Task brief: What is needed is an exact reproduction of the lines in the records below, starting at the line with "60 10 = Х 2" and ending at the line with "Ag Producer Confidence Reaches All-Time Low", both included, and nothing else; pictures stay out.

Record set:
□ □ □ □ □ □ □
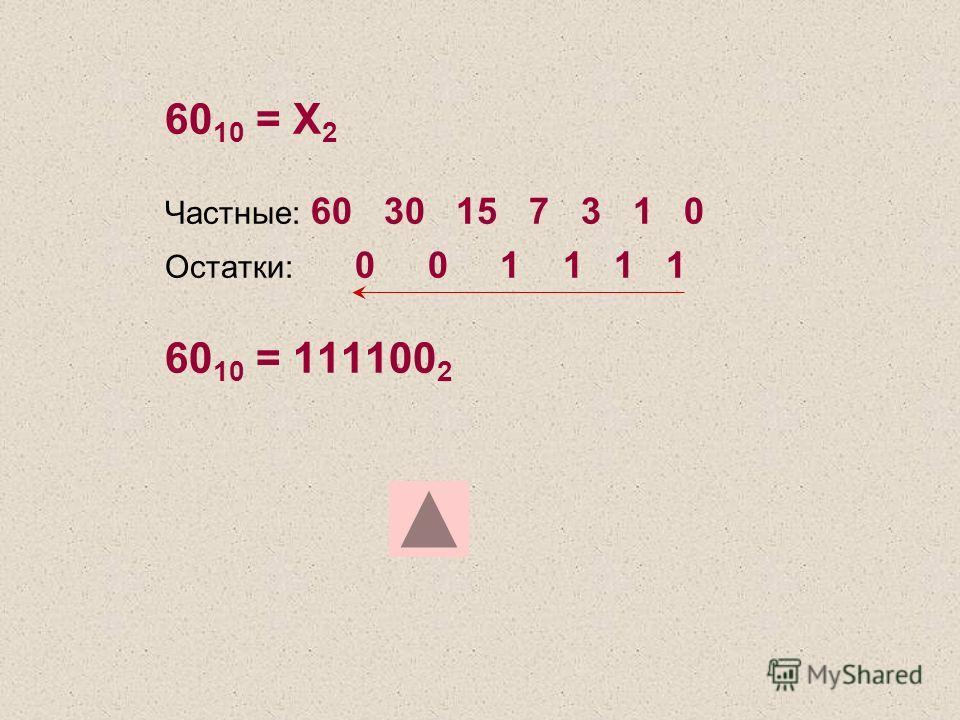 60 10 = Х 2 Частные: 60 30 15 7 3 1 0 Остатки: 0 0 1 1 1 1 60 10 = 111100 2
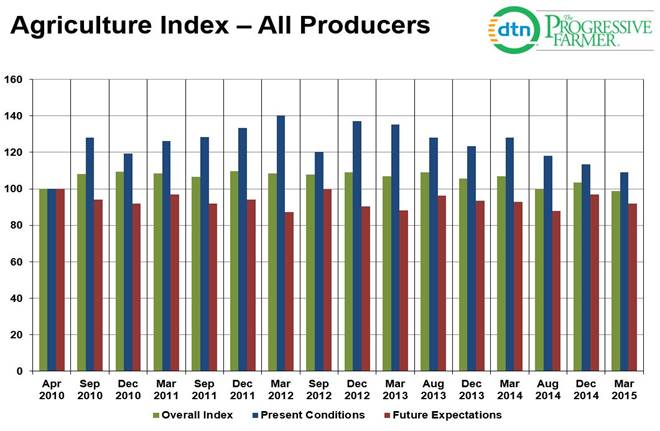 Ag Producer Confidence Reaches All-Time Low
□ □ □ □ □ □ □
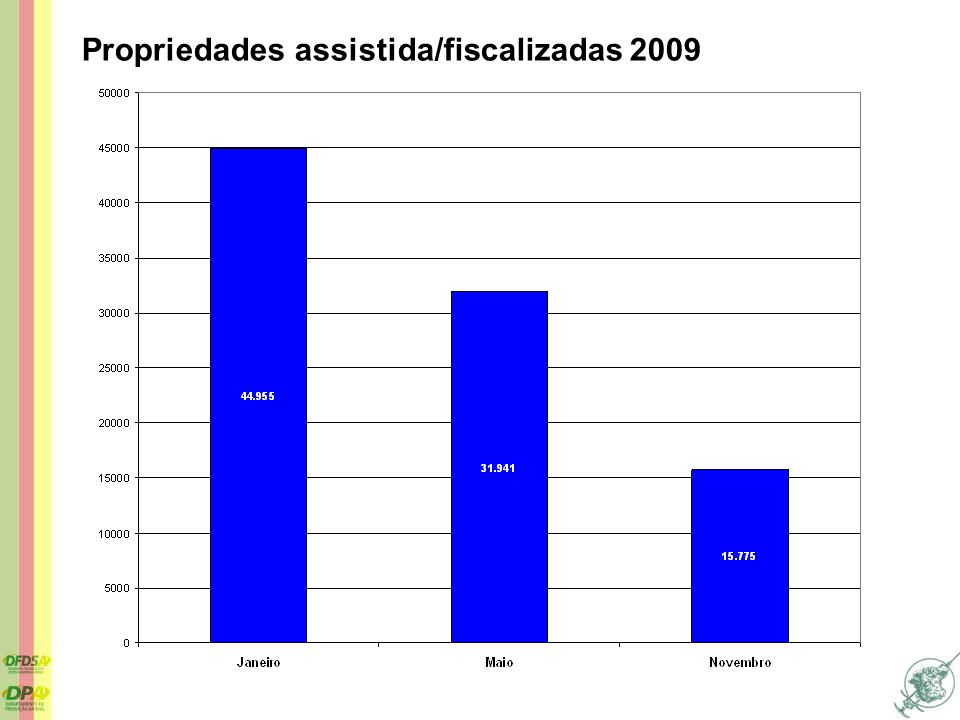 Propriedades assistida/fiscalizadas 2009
□ □ □ □ □ □ □
Solution for this problem:
 60 10 = Х 2 Частные: 60 30 15 7 3 1 0 Остатки: 0 0 1 1 1 1 60 10 = 111100 2
 Ag Producer Confidence Reaches All-Time Low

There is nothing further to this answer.